*DATA LINES*:
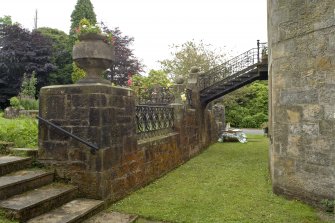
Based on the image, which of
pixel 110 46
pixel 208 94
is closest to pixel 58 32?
pixel 208 94

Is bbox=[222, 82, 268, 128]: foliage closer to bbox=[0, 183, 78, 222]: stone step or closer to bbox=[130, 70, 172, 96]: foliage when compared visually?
bbox=[130, 70, 172, 96]: foliage

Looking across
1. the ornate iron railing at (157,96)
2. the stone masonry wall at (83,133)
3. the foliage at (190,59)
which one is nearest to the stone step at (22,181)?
the stone masonry wall at (83,133)

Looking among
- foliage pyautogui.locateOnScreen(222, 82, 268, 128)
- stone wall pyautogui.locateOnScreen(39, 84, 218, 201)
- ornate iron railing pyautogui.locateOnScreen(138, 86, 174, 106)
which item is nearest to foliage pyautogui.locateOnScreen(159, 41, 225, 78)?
foliage pyautogui.locateOnScreen(222, 82, 268, 128)

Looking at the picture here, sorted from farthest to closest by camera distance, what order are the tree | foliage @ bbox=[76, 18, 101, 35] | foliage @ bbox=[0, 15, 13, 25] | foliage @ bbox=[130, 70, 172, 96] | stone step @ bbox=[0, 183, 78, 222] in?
foliage @ bbox=[0, 15, 13, 25], the tree, foliage @ bbox=[130, 70, 172, 96], foliage @ bbox=[76, 18, 101, 35], stone step @ bbox=[0, 183, 78, 222]

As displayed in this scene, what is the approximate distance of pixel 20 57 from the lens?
28.2m

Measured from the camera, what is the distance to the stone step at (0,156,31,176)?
4.43 m

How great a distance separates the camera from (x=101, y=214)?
4445mm

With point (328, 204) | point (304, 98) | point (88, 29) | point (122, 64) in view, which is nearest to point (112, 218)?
point (88, 29)

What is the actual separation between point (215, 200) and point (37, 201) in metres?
2.88

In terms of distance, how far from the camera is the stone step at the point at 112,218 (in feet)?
13.8

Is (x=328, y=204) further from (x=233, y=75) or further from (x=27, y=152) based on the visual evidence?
(x=233, y=75)

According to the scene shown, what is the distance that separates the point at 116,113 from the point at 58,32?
110 ft

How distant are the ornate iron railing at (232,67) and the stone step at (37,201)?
9.40 metres

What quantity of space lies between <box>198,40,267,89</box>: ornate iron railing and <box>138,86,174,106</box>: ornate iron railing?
202 centimetres
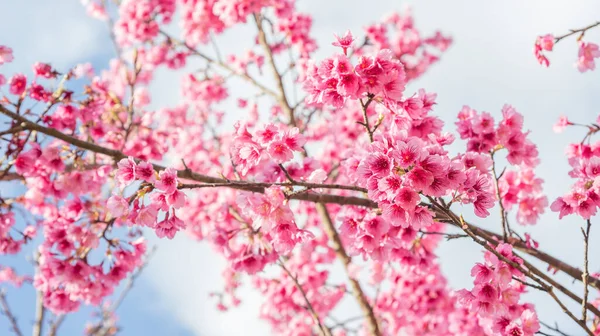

*WHAT THIS TASK INVOLVES*:
Rewrite the records from the line containing "With point (328, 204)" through the end of the records, requests included, shifting every number in the answers (coordinates and distances) up by 128. Leave the pictures out.

*EXERCISE RESULT*:
With point (328, 204) | point (304, 98) | point (88, 29) | point (122, 64) in view, which is nearest to point (112, 218)?
point (216, 157)

What is the actual separation between point (215, 200) and point (37, 201) in metres?
130.88

In terms of distance, how far from the camera is the stone step at the point at 112,218 (in feet)?
141.8

Is (x=328, y=204) further from (x=233, y=75) or further from (x=27, y=152) based on the visual evidence?
(x=361, y=203)

According to the scene shown, what is the distance that separates the point at 116,113 from the point at 58,32?
238 ft

How distant are the ornate iron railing at (232,67) and the stone step at (37,201)?
137.40 metres

What quantity of space lies between <box>198,40,267,89</box>: ornate iron railing and <box>138,86,174,106</box>: ornate iron railing?
330 centimetres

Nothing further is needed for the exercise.